Ilir Avdyli

Personal information
- Full name: Ilir Avdyli
- Date of birth: 20 May 1990 (age 36)
- Place of birth: Podujevë, SFR Yugoslavia (now Kosovo)
- Height: 1.90 m (6 ft 3 in)
- Position: Goalkeeper

Team information
- Current team: Malisheva
- Number: 91

Youth career
- 2000–2007: KEK

Senior career*
- Years: Team / Apps / (Gls)
- 2007–2012: KEK / 117 / (0)
- 2012–2013: Drenica / 18 / (0)
- 2013–2014: Ferizaj / 52 / (0)
- 2014–2016: Hajvalia / 52 / (0)
- 2016: Tirana / 1 / (0)
- 2016–2017: Llapi / 27 / (0)
- 2017–2018: Shkëndija / 1 / (0)
- 2018–2019: Kamza / 36 / (0)
- 2019–2020: Kukësi / 13 / (0)
- 2020–2021: Feronikeli / 23 / (0)
- 2021–2025: Llapi / 113 / (0)
- 2025–: Malisheva / 43 / (0)

= Ilir Avdyli =

Kosovar footballer

Ilir Avdyli (born 20 May 1990) is a Kosovar professional footballer who plays as a goalkeeper for Kosovo Superleague club Malisheva.

==Club career==

===Tirana===
On 14 January 2016. Avdyli joined Albanian Superliga side Tirana. On 8 May 2016, he made his debut in a 2–1 away defeat against Flamurtari Vlorë after being named in the starting line-up.

===Llapi===
On 12 July 2016. Avdyli joined Football Superleague of Kosovo side Llapi.

===Shkëndija===
On 26 June 2017. Avdyli joined Macedonian First Football League side Shkëndija.
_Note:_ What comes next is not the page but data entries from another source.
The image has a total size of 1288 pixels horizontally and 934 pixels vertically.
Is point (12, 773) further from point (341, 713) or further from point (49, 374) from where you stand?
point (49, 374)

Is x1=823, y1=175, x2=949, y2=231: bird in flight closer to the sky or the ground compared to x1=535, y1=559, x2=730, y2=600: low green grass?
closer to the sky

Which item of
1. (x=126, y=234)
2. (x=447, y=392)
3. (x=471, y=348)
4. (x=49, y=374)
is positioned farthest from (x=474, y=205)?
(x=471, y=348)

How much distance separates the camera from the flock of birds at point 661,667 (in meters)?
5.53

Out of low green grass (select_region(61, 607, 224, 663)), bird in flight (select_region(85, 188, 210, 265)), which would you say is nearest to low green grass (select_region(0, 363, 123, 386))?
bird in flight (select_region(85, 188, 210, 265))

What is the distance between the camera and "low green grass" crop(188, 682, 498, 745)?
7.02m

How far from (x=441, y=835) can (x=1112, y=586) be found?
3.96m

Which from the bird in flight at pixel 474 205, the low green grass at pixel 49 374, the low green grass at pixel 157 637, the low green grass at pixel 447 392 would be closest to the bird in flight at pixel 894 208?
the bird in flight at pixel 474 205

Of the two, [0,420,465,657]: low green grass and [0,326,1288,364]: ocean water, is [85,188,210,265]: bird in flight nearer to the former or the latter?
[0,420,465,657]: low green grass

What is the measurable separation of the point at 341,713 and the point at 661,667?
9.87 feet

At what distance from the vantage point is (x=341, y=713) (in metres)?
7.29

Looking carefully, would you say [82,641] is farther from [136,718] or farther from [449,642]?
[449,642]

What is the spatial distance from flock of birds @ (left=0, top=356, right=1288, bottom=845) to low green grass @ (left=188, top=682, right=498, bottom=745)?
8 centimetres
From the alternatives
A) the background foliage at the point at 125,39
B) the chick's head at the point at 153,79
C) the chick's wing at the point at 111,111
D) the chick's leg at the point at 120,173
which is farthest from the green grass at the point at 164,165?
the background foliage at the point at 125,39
On 30 December 2017, he left Shkëndija, due to fierce competition.

===Kamza===
On 4 January 2018. Avdyli joined Albanian Superliga side Kamza, to replace the departed Argjent Halili as the second choice. On 18 March 2018, he made his debut in a 2–0 away defeat against Laçi after being named in the starting line-up.

==International career==
On 20 May 2014. Avdyli received an urgent call-up from Kosovo for the friendly matches against Turkey and Senegal to replace the injured Samir Ujkani as the second choice, but he was an unused substitute in these matches. On 15 March 2024, he received again a call-up from Kosovo for the friendly matches against Armenia and Hungary.